Weak Concept Alignment: The same models struggle with fine-grained concept linking, with FinCL accuracy remaining below 0.19 even with retrieval assistance. Most errors involve near-neighbor concepts that share surface cues but differ in scope or context.
Error Propagation: Pipeline analysis shows cascading failures. End-to-end accuracy improves when gold entities are provided and improves again when correct concepts appear in candidate sets, but significant gaps remain even under ideal conditions.
Why This Matters
The extraction-linking gap reveals that representations sufficient for identifying financial facts don’t consistently encode the semantic conditions needed to distinguish closely related concepts. For example, models might correctly extract “restricted cash” values but confuse aggregate concepts with component-specific ones.
This finding has practical implications for financial AI systems. While LLMs show promise for automating parts of the XBRL workflow, they require careful design to handle the semantic precision demanded by regulatory reporting.
Implementation Details
FINTAGGING uses real SEC 10-K filings from 142 companies across 11 industry sectors. The benchmark includes:
- 28,787 instances for FinNI evaluation
- 261,457 query-answer pairs for FinCL evaluation
- Expert validation with 96% agreement (κ = 0.81)

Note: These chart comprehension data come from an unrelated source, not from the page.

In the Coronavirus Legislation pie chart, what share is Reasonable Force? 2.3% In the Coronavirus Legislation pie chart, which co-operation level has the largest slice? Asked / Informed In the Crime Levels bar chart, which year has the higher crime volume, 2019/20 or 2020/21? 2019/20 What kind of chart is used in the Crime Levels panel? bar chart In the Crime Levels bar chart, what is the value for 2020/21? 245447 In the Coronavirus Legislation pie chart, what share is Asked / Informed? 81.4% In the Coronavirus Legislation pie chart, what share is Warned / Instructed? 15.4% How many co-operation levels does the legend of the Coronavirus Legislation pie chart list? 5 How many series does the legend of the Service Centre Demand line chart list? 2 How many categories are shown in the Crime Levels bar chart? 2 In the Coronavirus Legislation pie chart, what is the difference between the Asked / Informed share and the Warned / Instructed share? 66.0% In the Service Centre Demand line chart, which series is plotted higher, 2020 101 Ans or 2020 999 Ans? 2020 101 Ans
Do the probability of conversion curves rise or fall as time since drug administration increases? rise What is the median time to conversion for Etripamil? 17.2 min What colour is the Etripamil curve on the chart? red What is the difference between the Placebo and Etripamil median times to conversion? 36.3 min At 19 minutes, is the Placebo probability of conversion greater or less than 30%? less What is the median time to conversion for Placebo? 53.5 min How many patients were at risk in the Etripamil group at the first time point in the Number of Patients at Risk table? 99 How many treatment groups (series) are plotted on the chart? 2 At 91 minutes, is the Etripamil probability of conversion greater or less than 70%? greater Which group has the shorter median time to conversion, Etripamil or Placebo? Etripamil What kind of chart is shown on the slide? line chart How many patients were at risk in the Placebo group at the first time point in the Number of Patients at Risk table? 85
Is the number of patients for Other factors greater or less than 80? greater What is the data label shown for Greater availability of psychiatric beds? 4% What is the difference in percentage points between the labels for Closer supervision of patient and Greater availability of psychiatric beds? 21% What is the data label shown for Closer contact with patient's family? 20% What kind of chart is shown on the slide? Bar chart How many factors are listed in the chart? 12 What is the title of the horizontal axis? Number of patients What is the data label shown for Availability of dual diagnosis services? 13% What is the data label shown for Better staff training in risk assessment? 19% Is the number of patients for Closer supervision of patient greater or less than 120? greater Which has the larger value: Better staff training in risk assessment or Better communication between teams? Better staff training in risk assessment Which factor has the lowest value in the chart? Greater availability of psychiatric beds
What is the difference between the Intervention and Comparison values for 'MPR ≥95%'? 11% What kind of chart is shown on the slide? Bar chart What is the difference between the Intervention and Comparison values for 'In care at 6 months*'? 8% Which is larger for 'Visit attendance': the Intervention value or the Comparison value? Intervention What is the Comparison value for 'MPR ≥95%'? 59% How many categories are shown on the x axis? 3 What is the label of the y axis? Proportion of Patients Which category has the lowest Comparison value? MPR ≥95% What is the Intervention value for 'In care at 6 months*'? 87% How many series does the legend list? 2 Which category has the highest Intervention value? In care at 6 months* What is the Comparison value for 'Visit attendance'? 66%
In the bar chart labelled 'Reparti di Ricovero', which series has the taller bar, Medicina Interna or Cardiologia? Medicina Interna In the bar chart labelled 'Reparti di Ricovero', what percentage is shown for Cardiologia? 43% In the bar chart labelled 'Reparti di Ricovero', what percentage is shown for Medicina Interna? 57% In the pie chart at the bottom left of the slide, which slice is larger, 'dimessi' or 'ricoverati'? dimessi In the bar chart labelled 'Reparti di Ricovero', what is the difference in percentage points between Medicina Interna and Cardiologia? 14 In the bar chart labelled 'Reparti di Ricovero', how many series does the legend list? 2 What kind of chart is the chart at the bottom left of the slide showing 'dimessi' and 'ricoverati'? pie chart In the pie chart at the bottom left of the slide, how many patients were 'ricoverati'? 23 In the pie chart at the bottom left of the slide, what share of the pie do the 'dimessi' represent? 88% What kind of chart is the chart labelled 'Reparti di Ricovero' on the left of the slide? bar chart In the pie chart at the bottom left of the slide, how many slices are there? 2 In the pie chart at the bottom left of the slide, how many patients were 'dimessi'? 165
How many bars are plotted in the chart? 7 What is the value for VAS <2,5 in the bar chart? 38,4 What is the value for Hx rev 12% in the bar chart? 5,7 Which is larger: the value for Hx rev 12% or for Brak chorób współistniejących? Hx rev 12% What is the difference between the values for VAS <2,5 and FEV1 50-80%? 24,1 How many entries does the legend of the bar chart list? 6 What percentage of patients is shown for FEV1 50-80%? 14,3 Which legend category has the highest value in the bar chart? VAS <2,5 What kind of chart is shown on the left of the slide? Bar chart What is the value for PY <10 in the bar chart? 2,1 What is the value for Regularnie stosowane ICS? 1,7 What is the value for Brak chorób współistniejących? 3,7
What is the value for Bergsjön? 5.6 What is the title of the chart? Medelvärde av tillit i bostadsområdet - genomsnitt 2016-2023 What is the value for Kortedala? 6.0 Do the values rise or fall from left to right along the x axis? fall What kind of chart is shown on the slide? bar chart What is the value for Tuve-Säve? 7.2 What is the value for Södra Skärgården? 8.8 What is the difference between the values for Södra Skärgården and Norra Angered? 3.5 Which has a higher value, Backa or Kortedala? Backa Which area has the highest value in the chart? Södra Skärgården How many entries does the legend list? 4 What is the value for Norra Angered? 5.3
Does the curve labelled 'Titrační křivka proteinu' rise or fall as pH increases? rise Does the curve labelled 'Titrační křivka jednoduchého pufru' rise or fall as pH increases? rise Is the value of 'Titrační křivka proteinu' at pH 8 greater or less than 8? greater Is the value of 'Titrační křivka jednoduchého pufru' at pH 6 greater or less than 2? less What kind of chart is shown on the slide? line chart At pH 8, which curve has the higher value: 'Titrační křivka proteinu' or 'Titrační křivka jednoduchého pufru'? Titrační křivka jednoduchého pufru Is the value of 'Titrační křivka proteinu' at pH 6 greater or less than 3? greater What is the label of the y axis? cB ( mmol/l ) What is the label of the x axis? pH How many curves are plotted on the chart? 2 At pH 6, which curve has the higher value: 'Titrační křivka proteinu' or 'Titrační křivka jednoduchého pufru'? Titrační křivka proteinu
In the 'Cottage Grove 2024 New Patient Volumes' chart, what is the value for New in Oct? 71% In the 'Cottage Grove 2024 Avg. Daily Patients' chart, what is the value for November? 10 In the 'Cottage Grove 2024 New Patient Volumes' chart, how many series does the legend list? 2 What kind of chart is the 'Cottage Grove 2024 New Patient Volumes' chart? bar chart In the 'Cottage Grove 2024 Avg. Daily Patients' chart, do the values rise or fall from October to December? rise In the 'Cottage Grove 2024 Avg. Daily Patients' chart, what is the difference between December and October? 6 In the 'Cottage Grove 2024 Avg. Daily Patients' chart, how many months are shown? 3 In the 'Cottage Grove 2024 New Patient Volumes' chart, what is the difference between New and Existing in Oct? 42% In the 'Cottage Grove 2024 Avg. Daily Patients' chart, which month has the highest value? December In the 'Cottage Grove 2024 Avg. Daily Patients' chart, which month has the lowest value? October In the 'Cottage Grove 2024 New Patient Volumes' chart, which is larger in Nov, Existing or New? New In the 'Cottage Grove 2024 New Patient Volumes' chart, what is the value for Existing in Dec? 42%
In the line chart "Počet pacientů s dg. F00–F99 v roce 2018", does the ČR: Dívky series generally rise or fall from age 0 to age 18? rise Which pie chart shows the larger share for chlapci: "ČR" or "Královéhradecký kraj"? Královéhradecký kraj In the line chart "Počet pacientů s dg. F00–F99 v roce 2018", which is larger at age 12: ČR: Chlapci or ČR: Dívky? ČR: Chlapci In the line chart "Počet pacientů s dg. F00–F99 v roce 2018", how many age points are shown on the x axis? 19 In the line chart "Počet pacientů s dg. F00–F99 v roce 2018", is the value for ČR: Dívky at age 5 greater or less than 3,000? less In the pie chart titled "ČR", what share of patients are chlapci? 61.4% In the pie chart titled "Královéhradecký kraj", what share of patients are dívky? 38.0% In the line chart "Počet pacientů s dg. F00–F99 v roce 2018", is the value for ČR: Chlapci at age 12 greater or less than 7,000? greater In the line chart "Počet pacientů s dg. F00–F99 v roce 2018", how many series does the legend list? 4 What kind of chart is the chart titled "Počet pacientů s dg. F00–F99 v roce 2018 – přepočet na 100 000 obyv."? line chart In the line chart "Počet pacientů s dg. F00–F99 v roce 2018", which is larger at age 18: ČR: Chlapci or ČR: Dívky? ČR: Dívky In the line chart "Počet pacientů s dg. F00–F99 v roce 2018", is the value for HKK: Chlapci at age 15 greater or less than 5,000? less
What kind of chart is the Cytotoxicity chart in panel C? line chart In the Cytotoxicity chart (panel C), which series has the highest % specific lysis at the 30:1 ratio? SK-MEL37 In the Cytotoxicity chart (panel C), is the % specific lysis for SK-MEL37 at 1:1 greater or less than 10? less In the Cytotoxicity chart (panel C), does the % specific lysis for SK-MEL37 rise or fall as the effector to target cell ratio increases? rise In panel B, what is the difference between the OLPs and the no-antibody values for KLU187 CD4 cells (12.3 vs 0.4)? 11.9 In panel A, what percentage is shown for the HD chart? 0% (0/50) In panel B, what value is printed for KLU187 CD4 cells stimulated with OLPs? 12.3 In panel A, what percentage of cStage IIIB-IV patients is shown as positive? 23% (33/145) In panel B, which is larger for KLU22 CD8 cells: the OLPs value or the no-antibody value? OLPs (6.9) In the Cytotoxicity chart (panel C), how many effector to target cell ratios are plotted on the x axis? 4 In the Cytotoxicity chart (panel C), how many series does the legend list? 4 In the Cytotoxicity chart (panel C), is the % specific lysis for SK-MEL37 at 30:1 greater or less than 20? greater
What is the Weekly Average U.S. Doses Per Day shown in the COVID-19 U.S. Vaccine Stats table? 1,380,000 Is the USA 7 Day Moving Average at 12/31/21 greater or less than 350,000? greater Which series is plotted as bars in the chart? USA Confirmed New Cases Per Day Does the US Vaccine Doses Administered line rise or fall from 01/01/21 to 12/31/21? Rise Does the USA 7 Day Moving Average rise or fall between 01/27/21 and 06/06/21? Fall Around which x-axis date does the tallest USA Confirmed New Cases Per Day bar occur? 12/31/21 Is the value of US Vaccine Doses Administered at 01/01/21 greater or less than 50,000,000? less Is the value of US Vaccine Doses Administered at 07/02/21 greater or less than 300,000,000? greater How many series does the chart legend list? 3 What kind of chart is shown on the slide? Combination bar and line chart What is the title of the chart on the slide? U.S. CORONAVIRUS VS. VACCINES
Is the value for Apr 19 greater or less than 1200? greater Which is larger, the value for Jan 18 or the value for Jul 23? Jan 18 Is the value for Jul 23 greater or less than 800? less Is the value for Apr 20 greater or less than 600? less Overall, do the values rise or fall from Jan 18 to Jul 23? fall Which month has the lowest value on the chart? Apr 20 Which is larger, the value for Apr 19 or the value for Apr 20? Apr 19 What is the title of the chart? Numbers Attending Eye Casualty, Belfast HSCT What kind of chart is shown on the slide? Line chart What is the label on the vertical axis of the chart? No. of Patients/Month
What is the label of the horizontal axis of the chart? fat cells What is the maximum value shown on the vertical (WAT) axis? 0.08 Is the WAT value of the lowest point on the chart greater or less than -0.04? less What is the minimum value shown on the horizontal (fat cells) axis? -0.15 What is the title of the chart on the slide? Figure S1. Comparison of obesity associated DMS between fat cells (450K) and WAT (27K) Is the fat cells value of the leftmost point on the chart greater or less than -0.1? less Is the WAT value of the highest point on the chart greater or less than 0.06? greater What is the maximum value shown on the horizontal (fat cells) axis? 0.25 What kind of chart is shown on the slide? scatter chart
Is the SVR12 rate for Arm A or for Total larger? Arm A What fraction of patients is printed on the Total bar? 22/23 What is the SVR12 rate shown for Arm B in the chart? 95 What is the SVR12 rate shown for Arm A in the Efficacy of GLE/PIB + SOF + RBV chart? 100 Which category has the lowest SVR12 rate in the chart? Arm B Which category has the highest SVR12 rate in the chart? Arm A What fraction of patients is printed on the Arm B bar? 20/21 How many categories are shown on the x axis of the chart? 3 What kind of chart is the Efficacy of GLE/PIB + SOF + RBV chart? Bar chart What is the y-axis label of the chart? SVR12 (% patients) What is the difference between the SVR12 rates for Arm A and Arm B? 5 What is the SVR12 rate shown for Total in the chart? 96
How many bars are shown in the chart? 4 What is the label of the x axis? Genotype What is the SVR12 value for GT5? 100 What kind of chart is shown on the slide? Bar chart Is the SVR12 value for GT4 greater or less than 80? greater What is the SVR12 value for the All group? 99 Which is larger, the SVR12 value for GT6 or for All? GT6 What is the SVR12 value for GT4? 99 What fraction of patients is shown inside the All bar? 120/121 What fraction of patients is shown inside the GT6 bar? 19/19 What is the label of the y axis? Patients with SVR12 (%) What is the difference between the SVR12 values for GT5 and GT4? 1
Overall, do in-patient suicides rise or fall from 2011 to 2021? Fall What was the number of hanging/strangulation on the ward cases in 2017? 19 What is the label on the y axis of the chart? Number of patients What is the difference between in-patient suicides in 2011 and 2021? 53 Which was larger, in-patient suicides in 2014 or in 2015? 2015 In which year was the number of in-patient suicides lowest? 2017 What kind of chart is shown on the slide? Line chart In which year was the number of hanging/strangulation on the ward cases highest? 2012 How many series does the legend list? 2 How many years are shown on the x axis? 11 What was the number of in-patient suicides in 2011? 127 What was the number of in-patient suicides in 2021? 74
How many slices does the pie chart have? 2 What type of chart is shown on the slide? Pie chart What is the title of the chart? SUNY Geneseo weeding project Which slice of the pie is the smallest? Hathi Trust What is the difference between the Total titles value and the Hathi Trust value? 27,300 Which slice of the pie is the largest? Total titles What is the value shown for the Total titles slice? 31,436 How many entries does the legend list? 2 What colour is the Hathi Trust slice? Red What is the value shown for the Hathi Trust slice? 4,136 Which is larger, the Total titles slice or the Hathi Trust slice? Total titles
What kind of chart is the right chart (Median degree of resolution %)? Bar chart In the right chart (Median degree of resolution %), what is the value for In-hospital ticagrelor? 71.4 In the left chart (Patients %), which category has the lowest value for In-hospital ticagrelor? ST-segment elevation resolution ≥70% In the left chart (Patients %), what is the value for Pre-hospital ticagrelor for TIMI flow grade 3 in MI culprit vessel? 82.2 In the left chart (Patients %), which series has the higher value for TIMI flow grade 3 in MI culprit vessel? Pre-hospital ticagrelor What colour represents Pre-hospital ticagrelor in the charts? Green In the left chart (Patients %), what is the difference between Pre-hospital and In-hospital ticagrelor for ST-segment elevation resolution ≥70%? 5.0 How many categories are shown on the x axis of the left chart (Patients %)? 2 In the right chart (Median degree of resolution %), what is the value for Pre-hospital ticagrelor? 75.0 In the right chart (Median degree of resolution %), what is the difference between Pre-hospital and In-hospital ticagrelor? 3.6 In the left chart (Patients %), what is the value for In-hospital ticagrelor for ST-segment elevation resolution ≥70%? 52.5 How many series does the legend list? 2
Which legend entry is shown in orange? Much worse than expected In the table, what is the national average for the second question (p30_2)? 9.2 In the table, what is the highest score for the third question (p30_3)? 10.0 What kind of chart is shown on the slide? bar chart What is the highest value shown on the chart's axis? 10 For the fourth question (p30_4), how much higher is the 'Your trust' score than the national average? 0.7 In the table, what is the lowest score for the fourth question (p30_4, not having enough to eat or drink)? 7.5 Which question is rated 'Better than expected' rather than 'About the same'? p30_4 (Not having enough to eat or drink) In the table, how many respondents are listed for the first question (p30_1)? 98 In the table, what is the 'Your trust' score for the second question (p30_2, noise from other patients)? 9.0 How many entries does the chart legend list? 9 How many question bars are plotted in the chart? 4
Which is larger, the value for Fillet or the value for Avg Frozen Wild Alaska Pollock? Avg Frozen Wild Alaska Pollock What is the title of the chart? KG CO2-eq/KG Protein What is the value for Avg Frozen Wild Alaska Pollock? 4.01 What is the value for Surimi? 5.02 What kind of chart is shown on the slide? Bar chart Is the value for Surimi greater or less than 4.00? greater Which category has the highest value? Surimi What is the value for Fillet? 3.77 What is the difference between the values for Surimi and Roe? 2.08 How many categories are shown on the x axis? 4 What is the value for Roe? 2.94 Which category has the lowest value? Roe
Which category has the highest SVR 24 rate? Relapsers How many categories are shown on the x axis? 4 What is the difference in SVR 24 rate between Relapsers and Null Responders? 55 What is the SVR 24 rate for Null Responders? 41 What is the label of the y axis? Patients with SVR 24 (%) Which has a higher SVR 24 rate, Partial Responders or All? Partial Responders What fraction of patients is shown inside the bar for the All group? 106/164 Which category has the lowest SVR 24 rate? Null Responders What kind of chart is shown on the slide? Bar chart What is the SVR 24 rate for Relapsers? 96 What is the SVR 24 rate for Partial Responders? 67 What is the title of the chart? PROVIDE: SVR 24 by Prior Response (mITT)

- Full US-GAAP coverage spanning 17,688 unique concepts
The evaluation framework supports both individual subtask assessment and end-to-end pipeline analysis, enabling researchers to isolate specific failure modes.
Next Steps
FINTAGGING provides a foundation for developing more reliable financial AI systems. Future work should focus on improving semantic alignment capabilities, perhaps through targeted fine-tuning or hybrid approaches that combine retrieval with structured reasoning.
The benchmark and datasets are available on GitHub and Hugging Face, supporting reproducible research in financial NLP and regulatory technology.